GIVEN PASSAGE

>> BEGIN

# My Winter get away



## redbug (Feb 26, 2008)

My wife and I made our anual trip down to Sebring Fla. to visit her father for a long weekend. The weather couldn't have been better with daytime highs in the mid 80's and lows around 65* 
My plan every year is to try and fish at least 2 tournaments while down there but that didn't work out this year. I did manage to get out on Friday with the tournament director for a little prefishing. I spent the day using my JD baits that bassaddict sent me and all I can say is WOW these baits had a nice action and fall rate. We were fishing the reeds in about 2.5 feet of water and I managed to get 6 fish in the boat the biggest was a tiny 2.5lbr










After several hours of fishing the reeds Ted wanted to try to find some bigger fish, so we headed to the hydrilla beds.
the wind was blowing so fishing was tough I managed 1 more fish in the weeds. about the same size 1.5lbs. I tried throwing my MATTSLURE baby bass swim bait and had a good fish blast it but I didn't hook up.
On the way home for the night I pulled into a gas station for a soda and ran into Gary Yamamoto. Now this is a fishing setup that I want some day
Maybe JDBAITS on one side and peoples choice on the other?









Saturday morning tournament day...
We had 18 anglers fishing the tournament the weather was great high forecast in the mid 80's but the wind was gonna be blowing in the afternoon.
I drew a guy that has been fishing the lake for many years and has won many tournaments so I was excited and ready to go.
I figured that wit all the pressure this lake gets I had to be different and picked up my swim bait and started throwing it. While at the ramp the guys were looking at the bait and laughing at the thought of a Yankee fishing this weed infested lake with an open hooked 2oz swim bait.
After fishing for around 30 Min's and missing one fish i got hit again and hooked up a nice fish close to 5lbs. another 15 Min's another fish 3lbs. the boater still had the skunk on him
I managed to catch 6 keepers on the swimbait before switching to a worm. the boater did manage to catch 10 fish throughout the day with the biggest being a 9.59 monster. no picture  
He won the event with a 3 fish limit weighing 16.89lbs and I took second with 12.93 and a nice $300 check. 
My boater also lost 2 more fish that would have been close to 10lbs This lake rocks I can't wait to get back next year











Wayne


----------



## Nickk (Feb 26, 2008)

I'm soooooooooo jealous!



Great report!

Did you break into Gary's truck and steal a life time supply of Senkos? :lol:


----------



## Jim (Feb 26, 2008)

Nice report Wayne! Looked like you had a good time!


----------



## bAcKpAiN (Feb 26, 2008)

Good Job there Wayne! I have always wanted to fish Florida.


----------



## shizzy (Feb 26, 2008)

Sounds like you had a great time Wayne. Nice pics and report. What lake did you fish the tourney at?

>> END

RAW DATA
>> BEGIN

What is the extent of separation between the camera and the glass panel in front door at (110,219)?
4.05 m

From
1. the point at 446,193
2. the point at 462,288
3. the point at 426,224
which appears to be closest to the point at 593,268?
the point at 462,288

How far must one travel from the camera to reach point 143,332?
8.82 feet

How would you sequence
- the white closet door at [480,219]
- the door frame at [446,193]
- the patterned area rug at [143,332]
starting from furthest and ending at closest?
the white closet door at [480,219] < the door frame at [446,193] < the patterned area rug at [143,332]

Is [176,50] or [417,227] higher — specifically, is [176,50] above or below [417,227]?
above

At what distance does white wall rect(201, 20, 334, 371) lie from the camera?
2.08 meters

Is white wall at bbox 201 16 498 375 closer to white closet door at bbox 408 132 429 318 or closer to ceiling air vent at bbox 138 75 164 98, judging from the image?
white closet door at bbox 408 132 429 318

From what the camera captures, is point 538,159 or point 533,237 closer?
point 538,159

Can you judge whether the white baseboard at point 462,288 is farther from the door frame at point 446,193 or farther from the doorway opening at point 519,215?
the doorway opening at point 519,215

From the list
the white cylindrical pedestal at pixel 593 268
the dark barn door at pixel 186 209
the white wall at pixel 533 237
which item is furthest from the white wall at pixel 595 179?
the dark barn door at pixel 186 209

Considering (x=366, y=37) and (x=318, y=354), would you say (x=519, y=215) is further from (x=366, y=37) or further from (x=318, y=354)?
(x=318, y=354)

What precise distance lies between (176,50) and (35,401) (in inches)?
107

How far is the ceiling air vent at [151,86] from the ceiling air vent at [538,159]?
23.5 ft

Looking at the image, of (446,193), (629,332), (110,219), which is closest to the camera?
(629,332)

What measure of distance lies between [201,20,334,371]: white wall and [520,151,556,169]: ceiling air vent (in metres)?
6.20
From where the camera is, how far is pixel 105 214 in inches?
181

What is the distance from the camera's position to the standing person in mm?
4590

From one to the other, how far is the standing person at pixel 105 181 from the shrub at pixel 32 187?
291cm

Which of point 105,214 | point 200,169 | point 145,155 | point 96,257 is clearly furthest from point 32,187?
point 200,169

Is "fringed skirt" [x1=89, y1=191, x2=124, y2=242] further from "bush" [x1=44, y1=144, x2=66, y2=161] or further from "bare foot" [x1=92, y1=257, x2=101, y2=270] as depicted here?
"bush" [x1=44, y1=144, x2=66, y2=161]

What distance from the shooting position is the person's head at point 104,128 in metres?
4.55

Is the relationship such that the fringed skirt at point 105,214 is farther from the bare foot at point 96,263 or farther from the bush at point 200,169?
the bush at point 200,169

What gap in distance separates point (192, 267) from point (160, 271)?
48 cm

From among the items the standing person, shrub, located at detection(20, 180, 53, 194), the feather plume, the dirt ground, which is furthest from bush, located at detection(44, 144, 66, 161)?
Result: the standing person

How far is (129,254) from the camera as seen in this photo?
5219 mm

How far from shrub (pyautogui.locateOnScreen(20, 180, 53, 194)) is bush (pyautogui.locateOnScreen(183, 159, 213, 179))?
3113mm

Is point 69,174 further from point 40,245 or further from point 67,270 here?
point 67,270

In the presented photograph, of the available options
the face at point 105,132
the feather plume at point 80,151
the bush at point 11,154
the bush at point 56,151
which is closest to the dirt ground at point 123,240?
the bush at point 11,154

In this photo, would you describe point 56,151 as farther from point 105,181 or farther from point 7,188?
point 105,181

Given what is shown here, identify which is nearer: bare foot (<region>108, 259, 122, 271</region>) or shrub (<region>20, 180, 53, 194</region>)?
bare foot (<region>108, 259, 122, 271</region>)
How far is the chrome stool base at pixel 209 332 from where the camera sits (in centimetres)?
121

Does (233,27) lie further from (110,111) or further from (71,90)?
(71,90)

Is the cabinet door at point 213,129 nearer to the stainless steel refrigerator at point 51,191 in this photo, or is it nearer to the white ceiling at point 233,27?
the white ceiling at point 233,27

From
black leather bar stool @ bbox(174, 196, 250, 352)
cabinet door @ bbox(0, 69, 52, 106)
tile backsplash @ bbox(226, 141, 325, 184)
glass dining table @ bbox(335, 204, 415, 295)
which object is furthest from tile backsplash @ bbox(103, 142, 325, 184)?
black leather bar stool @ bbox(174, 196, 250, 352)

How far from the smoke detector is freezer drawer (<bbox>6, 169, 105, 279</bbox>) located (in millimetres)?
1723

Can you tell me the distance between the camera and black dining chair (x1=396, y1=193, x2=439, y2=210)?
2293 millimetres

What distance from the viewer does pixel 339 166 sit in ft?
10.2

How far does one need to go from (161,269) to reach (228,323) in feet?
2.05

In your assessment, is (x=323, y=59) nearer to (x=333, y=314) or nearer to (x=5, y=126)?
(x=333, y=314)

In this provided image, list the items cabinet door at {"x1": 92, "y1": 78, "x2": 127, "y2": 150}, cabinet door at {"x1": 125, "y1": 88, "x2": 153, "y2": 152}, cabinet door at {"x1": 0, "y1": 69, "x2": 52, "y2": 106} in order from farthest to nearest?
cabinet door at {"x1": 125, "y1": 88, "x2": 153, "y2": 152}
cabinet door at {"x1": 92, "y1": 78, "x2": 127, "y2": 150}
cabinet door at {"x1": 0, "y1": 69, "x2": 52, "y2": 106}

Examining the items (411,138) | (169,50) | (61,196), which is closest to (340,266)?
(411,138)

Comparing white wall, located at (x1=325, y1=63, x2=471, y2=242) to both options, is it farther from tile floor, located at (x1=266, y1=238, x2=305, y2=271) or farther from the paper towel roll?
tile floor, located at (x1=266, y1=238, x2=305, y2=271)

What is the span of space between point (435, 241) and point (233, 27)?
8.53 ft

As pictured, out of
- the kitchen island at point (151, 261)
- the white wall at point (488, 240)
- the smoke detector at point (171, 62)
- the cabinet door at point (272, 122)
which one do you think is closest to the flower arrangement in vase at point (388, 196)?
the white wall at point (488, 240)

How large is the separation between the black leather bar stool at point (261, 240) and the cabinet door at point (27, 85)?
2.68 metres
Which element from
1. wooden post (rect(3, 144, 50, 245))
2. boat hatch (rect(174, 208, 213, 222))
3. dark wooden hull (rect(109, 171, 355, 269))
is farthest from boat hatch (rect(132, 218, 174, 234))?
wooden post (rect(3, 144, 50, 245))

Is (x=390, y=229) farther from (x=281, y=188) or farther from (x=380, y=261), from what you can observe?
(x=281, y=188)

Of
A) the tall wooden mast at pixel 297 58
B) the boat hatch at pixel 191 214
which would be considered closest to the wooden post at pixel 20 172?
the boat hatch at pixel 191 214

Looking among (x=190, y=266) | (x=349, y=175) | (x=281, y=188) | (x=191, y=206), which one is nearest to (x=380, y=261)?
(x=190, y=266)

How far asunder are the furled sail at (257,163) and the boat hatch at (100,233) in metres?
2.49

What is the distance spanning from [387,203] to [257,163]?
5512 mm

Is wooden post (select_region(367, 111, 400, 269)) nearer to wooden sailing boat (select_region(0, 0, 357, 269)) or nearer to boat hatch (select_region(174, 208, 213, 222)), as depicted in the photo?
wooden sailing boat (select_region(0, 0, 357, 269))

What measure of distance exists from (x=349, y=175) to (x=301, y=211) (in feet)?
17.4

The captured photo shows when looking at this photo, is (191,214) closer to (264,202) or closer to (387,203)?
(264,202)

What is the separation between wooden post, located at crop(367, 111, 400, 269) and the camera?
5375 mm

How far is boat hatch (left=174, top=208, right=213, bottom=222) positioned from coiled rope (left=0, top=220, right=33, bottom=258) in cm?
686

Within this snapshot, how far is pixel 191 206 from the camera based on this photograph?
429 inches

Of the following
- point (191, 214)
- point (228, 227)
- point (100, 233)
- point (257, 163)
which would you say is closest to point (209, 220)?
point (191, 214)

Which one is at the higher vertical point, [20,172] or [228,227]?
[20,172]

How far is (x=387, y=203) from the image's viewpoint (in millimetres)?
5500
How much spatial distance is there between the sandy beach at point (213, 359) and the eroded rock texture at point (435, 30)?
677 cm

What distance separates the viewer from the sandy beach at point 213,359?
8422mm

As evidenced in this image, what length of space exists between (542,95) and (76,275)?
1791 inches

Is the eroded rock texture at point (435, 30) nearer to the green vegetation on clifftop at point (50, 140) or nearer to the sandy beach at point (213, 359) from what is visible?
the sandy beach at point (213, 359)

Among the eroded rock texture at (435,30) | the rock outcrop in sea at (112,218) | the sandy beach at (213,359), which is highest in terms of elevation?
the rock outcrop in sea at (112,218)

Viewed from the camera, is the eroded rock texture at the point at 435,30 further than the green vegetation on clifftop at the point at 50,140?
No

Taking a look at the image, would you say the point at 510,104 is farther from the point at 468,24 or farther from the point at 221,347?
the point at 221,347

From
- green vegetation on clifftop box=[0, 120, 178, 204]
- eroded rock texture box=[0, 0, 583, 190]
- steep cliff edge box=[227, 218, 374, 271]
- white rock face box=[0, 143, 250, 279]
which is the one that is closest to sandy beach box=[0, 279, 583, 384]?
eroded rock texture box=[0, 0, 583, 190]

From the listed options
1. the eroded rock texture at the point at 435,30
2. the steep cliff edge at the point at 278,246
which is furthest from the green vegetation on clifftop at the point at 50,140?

>> END

WRITTEN REQUEST 1
Rewrite the paragraph of the fishing thread that begins "My wife and I made" as a short bulleted list that keeps its main facts.
WRITTEN REQUEST 2
Duplicate the part of the fishing thread between "On the way home" and "morning tournament day...", inclusive.

WRITTEN ANSWER 1
- The writer and his wife took their annual long-weekend trip to Sebring, Florida, to visit her father.
- The weather was ideal, with daytime highs in the mid 80s and lows around 65.
- The usual plan to fish at least two tournaments there did not work out this year.
- On Friday, the writer went prefishing with the tournament director.
- The writer used JD baits sent by bassaddict and was very impressed with their action and fall rate.
- Fishing the reeds in about 2.5 feet of water, the writer boated 6 fish. The biggest was 2.5 lbs.

WRITTEN ANSWER 2
On the way home for the night I pulled into a gas station for a soda and ran into Gary Yamamoto. Now this is a fishing setup that I want some day
Maybe JDBAITS on one side and peoples choice on the other?









Saturday morning tournament day...